English is my second language, I began to contaminate this language when I was 21. The learning process brings me so much pain. Even today I vividly recalled in my dreams of my first year in US(when I spoke and understood none English)that how scared I was all the time. After a long silence acquisition process, I entered the phase of “focus listening”, when I understood all, but wouldn’t be able to speak fluently. And then slowly, I entered the phase of “rigid speaking”, when I spoke a lot and eventually acquired a mastery of grammar.
At the third stage, I experience ecstatic when I speak English. There’s a reason I use the word”ecstatic”, notice that’s not because I finally can express myself freely, but because when I speak English, there’s NO FEELING attached to me. I understand exactly every word’s meaning and I used them appropriately all the time, but I don’t have any previous experience associated to each word, when I speak “Screwed up”, I cannot picture this symbol and contextualize it into my environment. Consider language is an important channel for human beings to interact with their outer world, it functions as an interface. This interface has two-folds, productive and experiential, meaning, you use language both as a communication tool and a self-embodying game. And for me, in order to effectively use English as a communication tool I sacrifice my engagement of trans-experience. When people said “your English is fantastic”, I smiled and self-talked”You have no idea what fantastic means to me”. I feel ecstatic when I experience the separation of the two folds, how cool it is this, I’m literally function as a computer’s interface right now, because my interface(my language ability) is just independent of my sensory memory. And I name it as “the beauty of a second language”.

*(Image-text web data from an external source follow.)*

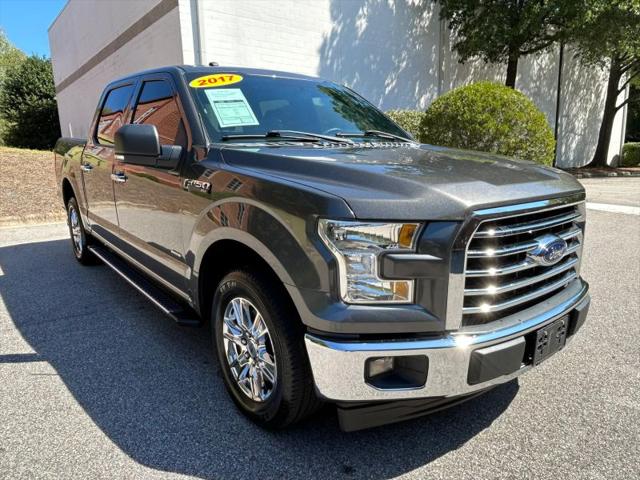 2017 Ford F-150 XLT for sale in Raleigh, NC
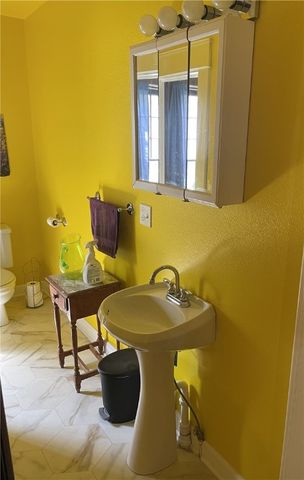 406 S Fulton Street, Clarksville, AR 72830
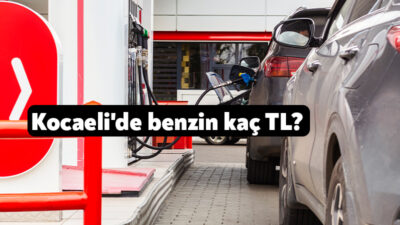 Brent petrol ve döviz kurunda yaşanan gelişmeler akaryakıt fiyatlarını da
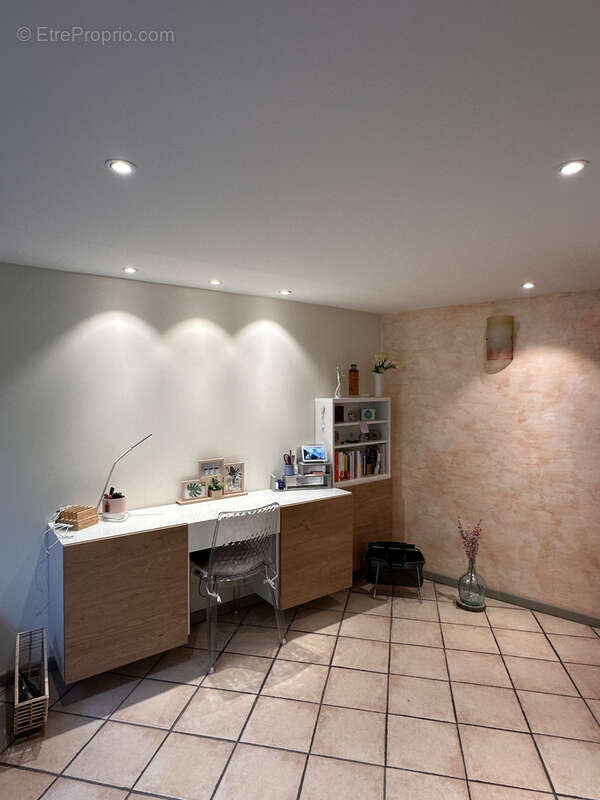 Maison à GREOUX-LES-BAINS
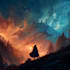 illustrate fantasy book covers and ebook covers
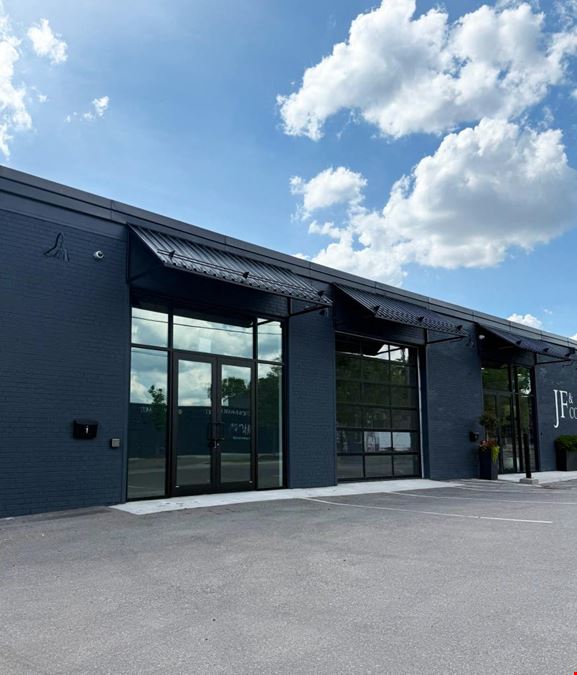 126 Tycos Drive, North York, ON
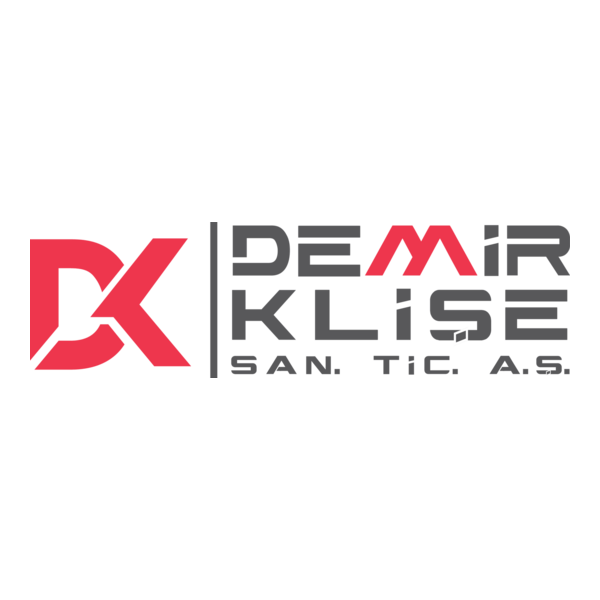 Demir Grafik Logo PNG Vector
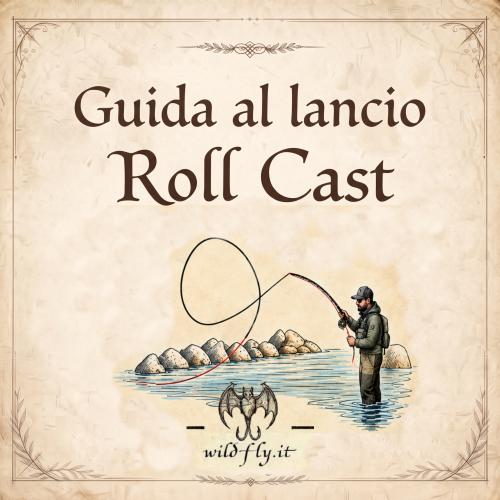 PODCAST ROLL CAST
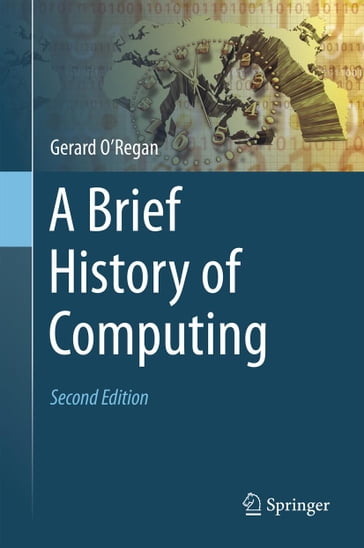 A Brief History of Computing - Gerard O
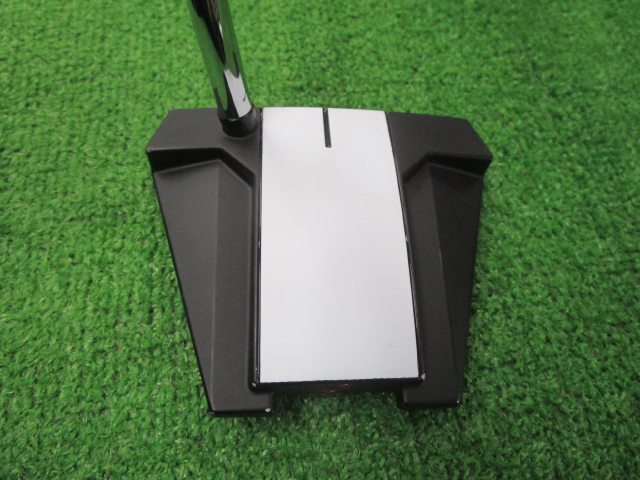 中古 ホワイトホット VERSA TWELVEパター ゴルフ用品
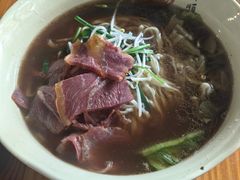 -邵顺兴锅盖面(金山宝地店)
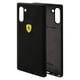 thumbnail image 3 of Carcasa Ferrari Galaxy Note 10 Negra FESSIHCGN10BK, 3 of 3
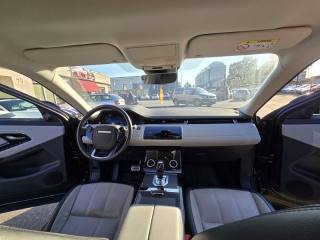 LAND ROVER Range Rover Evoque usata, con ESP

And I’m an interaction designer. Every human behavioral patterns means a lot to me. I learned that people are not always concern about usability. In an software interaction cycle, if we break down the process into individual patterns, there’re times people value experience more than productivity. They’d rather spend sometime on something that is meaningful to them, whether it is learning and reflecting a second language, fulfilling a religious duty, or spending time with an important person in your life. This allows them to turn the profane to scareness, turn tiny activity into a ritual, a performance, during the process they can either transcend themselves, or gain meaningful “ecstatic” in their memory.
We cannot misuse this concept in software design. For example, one of my friends said, in order to change his password in XiaoNei.com(a popular facebook-like Chinese website), he had to scan his ID, emailed it to validate. And we all know “password-changing” behavior is not an activity people want to turn into a ritual. However, people like to change their profile pictures on facebook, that’s one of the ways they express themselves and validate by others, they may don’t mind if we turn this “profile picture changing” a bit complicated because they enjoy the process. I think someday I’ll have a name of “the beauty of UI”, when the software’s UI behavior design, can satisfy every aspects of human needs, from functional, to ritual.